A small secondary falls is off to the right on the wooden walkway coming down from the top of Dingmans Falls. We made it to the bottom, and I tried to regroup everyone.
A wooden spur trail at the bottom leads to a great outlook of the falls, another great outlook point. Not everyone stopped here, so we continued on down stream.

Dingman's Falls

It was really kind of too crowded to enjoy here, and so we continued to Silver Thread Falls near the entrance to this park area. Most of the group continued ahead to the parking lot by this point, and Lerch caught up with us at the base of Silver Thread Falls. We then continued on to the parking area to move on.
Fortunately, we had everyone back together at this point, because there is absolutely no way anyone would figure out what I had in mind from here on out. We walked down the access road from Dingman’s Falls, and then turned right onto the abandoned Johnny B. Road.

Silver Thread Falls

Johnny B. Road is one of those interesting roads that was abandoned because it really didn’t serve a purpose to get anywhere. There are no house on it now, and it has such a steep grade that maintaining it, especially in Winters, would be a nightmare.
The road is still paved, but more and more every year it is getting grown over with a layer of leaves, grass, and other vegetation. The occasional place still has exposed painted yellow lines to remind us that it was a road.
There is a small waterfall off to the left of the road, but it was not running strong this time, and everyone just blew on by it.
Soon, we reached the top of the steep hill where there is a pond on the left. A lot of the group was going ahead here, so I had to call them back. I had two options at this point for how to get to Loch Lamond.
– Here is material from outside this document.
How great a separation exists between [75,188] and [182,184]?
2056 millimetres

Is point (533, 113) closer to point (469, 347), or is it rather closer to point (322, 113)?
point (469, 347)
One was to simply follow the back roads, and the other was to go off trail and reach Wilson Hill Road to the south. My phone had died, so I would end up just making a best guess effort on which direction to Wilson Hill Road. It ended up making it a much longer bushwhack than I had anticipated doing when we had finished with it!

Abandoned Johnny B. Road

I should have headed south-southeast in order to reach Wilson Hill Road in short order, but instead I went south-southwest and we ended up in an expanse of woodlands in a swath between Wilson Hill Road and Mary Stuart Road. It was just about the worst south route we could take! Still, we managed to push on through, and then bushwhacked on out to Mary Stuart Road not very far from the Wilson Hill Road intersection. We continued on the road to the south, and then it was only a short walk to the left to get to the intersection to Loch Lamond. It was a relief to see the stone pillars at the entrance after that.

Loch Lamond

It was kind of neat to finally get to see the place back there. I guess it was abandoned for some time; we had hiked by the site several years back, 2010 or 11 I think, and I’d wondered what was there.
The place was really very nice and cozy, and reminded me of when I lived back at White Lake Natural Resource Area. A lot of the group left and opted not to stay for food, but Lerch, Galya, Sarah, Uncle Soup, and I forget all who else hung around. Additionally, Stephen Argentina and Christian Alexander showed up, and Scott Trinkle came to make food.
Party situations are awkward for me, and I didn’t hang out for very long. In fact, I was so dead tired that I went to my car and took a nap for a while. I only ate one taco that Scott made before heading out. Everyone tried to get me to stop by blocking me in, but I still got out somehow.
Overall, it was a great day though, with a great group. Doing this hike really opened my eyes to so much stuff I have to explore in the Delaware State Forest region of the Poconos, as my absense from there has been too long.